Sánchez Aniorte, M.I.
López Vidrier, J.
Hernández, S.
Bertomeu, J.
Molpeceres, C.
Editors
Reutzel, E.W.
Advisors
Journal Title
Journal ISSN
Volume Title
Type:
Conference paper
Citation
Proceedings of SPIE, 2014 / Reutzel, E.W. (ed./s), vol.9180, iss.article no. 918006, pp.1-8
Statement of Responsibility
Conference Name
Proceedings of SPIE - International Society for Optical Engineering (20 Aug 2014 - 21 Aug 2014 : San Diego, United States)
Abstract
Light confinement strategies play a crucial role in the performance of thin-film (TF) silicon solar cells. One way to reduce the optical losses is the texturing of the transparent conductive oxide (TCO) that acts as the front contact. Other losses arise from the mismatch between the incident light spectrum and the spectral properties of the absorbent material that imply that low energy photons (below the bandgap value) are not absorbed, and therefore can not generate photocurrent.

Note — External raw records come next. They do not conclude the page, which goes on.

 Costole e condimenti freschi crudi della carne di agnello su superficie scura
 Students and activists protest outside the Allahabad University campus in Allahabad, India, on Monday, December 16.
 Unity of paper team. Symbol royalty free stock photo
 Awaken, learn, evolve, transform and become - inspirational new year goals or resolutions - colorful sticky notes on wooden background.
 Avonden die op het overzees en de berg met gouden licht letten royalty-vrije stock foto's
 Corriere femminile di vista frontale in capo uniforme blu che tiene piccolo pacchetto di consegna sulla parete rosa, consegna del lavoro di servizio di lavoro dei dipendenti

Up-conversion techniques, in which two sub-bandgap photons are combined to give one photon with a better matching with the bandgap, were proposed to overcome this problem. In particular, this work studies two strategies to improve light management in thin film silicon solar cells using laser technology. The first one addresses the problem of TCO surface texturing using fully commercial fast and ultrafast solid state laser sources.

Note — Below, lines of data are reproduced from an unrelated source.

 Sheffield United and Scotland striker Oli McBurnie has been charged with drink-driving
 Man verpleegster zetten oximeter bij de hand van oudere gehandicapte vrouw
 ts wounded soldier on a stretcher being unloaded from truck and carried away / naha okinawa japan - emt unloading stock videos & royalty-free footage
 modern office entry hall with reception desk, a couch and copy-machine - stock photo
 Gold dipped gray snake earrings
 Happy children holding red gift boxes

Aluminum doped Zinc Oxide (AZO) samples were laser processed and the results were optically evaluated by measuring the haze factor of the treated samples. As a second strategy, laser annealing experiments of TCOs doped with rare earth ions are presented as a potential process to produce layers with up-conversion properties, opening the possibility of its potential use in high efficiency solar cells.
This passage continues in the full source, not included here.